__Exercise directions__
Rescale the rows from the line containing "In the scene" through the end of the rows, both ends included. Reproduce these lines with every request unchanged, but multiply each coordinate in the answers by 2.4 and round it to a whole number, with halves rounded up.

Extracted data entries
* START *

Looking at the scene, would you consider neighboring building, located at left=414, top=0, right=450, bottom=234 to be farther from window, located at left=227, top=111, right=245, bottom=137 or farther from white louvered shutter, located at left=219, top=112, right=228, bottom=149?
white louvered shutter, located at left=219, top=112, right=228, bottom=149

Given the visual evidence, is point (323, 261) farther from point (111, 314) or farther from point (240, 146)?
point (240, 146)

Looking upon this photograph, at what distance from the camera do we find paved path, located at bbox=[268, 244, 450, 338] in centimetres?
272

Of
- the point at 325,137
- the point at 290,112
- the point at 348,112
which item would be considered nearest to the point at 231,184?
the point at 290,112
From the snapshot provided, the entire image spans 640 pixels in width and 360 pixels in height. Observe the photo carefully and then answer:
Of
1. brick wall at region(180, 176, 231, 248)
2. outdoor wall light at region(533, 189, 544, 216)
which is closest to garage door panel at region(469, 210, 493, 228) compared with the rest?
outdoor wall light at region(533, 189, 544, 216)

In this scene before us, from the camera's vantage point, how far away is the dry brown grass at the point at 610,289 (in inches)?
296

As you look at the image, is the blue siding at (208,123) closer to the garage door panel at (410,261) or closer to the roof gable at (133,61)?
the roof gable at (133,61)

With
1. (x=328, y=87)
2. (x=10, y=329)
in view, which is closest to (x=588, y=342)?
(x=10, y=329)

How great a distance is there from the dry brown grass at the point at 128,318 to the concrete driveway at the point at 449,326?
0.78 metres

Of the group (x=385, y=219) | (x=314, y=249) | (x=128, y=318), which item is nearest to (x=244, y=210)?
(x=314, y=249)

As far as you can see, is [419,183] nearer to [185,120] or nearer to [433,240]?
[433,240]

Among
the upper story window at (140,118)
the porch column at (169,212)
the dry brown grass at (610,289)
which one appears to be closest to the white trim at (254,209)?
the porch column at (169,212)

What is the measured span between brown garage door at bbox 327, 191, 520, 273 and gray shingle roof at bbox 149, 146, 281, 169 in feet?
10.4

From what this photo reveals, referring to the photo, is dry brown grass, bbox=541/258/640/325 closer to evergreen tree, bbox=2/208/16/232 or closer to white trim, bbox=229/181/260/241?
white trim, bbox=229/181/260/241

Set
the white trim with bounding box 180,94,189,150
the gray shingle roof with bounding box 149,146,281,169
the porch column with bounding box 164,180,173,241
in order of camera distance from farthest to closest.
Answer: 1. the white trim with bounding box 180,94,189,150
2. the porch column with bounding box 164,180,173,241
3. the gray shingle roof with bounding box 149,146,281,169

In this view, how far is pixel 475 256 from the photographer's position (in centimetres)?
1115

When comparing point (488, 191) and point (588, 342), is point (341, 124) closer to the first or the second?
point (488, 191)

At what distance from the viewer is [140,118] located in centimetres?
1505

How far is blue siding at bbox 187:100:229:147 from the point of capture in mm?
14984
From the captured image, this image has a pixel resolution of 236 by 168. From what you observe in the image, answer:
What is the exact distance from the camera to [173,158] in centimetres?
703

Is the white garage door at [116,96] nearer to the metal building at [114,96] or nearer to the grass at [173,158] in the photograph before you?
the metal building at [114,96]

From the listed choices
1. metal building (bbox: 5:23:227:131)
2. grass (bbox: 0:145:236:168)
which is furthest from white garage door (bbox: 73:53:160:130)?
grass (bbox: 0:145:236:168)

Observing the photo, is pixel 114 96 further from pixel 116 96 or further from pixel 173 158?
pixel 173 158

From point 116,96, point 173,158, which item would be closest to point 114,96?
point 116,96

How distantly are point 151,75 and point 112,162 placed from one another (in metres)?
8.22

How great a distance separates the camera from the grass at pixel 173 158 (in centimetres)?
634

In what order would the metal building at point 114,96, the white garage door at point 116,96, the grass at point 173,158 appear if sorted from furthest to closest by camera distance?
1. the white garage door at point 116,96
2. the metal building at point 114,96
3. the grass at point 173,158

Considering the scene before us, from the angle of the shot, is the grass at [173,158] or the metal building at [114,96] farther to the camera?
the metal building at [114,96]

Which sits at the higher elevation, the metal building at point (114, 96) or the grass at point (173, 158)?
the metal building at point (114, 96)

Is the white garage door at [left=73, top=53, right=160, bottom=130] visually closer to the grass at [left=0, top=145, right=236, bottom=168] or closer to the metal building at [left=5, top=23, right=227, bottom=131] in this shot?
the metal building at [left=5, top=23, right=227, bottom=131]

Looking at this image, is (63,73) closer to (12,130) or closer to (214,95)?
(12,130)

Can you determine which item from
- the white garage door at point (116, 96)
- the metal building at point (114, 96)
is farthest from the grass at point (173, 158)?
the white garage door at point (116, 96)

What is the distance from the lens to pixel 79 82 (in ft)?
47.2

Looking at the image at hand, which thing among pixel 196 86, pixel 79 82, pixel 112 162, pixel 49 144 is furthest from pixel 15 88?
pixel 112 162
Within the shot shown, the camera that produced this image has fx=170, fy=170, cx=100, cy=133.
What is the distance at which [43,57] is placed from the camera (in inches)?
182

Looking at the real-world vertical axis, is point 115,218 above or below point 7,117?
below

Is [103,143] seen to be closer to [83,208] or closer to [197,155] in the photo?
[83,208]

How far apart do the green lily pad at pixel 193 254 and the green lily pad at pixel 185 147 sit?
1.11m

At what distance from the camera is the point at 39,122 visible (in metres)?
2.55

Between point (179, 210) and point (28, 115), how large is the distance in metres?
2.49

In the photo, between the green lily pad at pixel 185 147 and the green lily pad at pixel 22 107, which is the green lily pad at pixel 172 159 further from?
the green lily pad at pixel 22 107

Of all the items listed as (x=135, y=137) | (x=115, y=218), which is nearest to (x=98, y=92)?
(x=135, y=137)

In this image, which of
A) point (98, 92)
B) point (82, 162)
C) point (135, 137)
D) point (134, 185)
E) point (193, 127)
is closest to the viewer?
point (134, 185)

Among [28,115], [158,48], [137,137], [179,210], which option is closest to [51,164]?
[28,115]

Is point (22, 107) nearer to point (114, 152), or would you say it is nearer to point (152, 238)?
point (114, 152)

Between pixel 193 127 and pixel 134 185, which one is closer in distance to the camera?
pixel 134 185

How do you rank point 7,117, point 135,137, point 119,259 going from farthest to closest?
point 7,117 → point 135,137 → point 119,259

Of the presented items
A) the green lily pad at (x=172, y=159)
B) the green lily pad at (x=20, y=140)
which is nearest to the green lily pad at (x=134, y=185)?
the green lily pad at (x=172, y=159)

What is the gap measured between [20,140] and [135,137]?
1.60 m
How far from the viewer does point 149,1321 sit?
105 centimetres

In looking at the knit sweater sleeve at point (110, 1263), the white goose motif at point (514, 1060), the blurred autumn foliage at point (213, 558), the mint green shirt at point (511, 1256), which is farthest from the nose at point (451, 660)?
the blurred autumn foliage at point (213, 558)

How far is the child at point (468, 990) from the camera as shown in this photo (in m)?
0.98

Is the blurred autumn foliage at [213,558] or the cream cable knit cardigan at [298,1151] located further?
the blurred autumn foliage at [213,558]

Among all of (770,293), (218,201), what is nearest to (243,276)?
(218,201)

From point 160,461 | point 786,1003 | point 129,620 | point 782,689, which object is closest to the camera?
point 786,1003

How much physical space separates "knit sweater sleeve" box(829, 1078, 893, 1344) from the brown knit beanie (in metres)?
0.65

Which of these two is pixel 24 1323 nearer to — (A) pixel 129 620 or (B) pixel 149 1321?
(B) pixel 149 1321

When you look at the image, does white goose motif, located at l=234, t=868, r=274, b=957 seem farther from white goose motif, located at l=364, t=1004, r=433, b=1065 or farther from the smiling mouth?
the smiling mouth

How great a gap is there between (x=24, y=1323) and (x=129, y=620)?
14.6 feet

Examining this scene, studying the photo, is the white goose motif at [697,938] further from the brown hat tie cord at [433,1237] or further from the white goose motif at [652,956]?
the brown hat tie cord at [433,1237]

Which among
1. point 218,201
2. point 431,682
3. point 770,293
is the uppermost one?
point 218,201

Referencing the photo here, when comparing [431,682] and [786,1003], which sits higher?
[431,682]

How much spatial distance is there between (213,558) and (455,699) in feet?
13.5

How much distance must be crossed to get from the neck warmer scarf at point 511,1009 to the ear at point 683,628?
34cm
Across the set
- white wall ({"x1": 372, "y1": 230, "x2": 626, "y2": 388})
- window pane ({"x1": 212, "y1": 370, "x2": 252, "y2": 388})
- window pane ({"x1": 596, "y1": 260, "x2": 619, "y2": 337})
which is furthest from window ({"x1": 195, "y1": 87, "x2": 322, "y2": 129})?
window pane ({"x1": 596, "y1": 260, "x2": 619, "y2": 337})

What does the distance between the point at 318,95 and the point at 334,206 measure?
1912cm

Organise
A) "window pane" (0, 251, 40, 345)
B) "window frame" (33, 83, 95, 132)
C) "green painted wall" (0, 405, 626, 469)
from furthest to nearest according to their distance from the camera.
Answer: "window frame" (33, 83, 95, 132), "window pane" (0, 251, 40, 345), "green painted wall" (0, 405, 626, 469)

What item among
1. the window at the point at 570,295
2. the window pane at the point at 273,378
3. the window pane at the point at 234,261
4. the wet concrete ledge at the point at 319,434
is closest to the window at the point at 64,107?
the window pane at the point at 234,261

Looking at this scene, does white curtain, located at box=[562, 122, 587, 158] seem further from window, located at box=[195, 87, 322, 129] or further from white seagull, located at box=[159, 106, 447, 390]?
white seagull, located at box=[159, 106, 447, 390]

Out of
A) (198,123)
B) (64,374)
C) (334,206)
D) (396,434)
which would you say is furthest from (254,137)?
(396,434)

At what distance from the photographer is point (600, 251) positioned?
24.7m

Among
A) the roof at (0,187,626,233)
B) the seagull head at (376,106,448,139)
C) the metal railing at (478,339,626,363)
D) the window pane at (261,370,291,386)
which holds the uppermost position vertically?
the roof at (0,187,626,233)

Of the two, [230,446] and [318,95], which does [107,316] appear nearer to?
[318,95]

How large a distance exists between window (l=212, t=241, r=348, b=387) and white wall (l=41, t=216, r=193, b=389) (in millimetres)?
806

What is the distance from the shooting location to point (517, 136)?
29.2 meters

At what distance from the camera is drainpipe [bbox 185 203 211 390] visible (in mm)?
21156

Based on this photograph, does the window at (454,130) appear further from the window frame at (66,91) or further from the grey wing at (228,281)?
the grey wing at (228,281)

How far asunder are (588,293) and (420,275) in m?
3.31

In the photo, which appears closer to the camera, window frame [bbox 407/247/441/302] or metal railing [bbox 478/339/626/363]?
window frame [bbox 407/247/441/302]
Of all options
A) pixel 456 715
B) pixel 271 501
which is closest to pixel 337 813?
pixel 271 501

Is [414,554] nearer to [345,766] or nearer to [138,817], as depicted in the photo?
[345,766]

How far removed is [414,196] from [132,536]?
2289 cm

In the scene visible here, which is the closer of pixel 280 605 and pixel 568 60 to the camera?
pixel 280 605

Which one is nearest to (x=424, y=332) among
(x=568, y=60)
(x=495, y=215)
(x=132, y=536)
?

* END *

__Written answer__
In the scene visible here, which is the closer of pixel 280 605 and pixel 568 60 to the camera?
pixel 672 1452

Which one is nearest to (x=424, y=332) among
(x=568, y=60)
(x=495, y=215)
(x=132, y=536)
?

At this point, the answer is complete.